Pilgrim Pines CampSo then what? Am I doomed to spend my first week home from camp each year depressed and hopeless after catching up on a month of news?

NO! Because I can send a little bit of “camp peace” down the mountain with each camper. I can’t stop every gang member ever from shooting each other, but I might have stopped two 9 year old boys from entering a gang by showing them love for a week every summer for the last 5 years.

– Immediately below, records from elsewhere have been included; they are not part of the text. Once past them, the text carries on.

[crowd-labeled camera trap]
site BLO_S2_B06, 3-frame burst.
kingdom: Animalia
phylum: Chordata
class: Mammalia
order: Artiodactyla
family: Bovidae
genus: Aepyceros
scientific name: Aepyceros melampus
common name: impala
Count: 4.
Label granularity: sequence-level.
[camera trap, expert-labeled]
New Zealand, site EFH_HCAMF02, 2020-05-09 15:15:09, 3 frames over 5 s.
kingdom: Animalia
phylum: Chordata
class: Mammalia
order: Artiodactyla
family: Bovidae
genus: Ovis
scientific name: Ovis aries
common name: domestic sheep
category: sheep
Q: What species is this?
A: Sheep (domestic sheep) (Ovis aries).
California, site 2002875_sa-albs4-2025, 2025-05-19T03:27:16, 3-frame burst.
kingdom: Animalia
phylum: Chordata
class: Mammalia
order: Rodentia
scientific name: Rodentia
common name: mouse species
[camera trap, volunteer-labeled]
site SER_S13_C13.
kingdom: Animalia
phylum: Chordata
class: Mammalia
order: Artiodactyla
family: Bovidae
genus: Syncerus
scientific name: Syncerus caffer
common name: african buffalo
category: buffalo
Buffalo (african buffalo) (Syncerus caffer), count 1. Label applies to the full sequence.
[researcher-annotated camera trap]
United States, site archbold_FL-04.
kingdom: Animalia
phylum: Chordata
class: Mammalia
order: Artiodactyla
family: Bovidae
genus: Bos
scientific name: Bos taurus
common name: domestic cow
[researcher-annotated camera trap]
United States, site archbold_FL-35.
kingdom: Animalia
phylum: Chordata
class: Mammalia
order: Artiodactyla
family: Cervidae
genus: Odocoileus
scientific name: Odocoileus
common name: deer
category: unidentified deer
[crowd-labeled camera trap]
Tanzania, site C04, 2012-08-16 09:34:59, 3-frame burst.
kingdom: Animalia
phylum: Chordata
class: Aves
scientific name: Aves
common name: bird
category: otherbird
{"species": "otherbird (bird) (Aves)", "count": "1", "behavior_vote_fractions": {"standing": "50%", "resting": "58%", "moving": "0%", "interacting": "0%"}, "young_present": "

I’ll hopefully never have a single conversation with a serial killer, but I might have given the love needed to start an abused, angry, lonely kid down a less violent path. I might not ever step foot in a single Middle Eastern country, but I might have taught a future politician that peace is always worth striving for or future voters that its worth voting for. And hopefully, I can inspire future counselors and directors to continue camp peace!

And I can bring a little bit of “camp peace” down the mountain with me. I can smile at everyone the way I do at camp. I can push myself to find one thing to compliment each person on the way I do for my campers. I may not be able to bring peace to the world; but I can awaken the ability to be peaceful in all the regular people I interact with, even if just for a moment.

Coming home from camp is always tough. You’re leaving this amazing feeling of peace and comradery. We’ve even named the phenomenon: Post Camp Depression. PCD for short. We all say, “it’s so hard coming home from camp. It’s just not the same down the mountain”.  And I don’t think “down the mountain” will ever have quite the magic of camp. But I can start by giving the love and peace of camp to each of you reading this and asking you to bring it with you into the world.

My whole world may never be peaceful, but I get peace knowing I have contributed, in some small way, to the world’s work of creating peace And while I may not have moments of tranquil peace and quiet while walking alone up a hill, I can find peace knowing that the world I share is inhabited by thousands of other Pilgrim Pines campers and counselors and directors and friends who have all felt the Pilgrim Pines Peace. And I can have peace knowing that I’ll get to continue spreading that Pilgrim Pines Peace for years and years to come.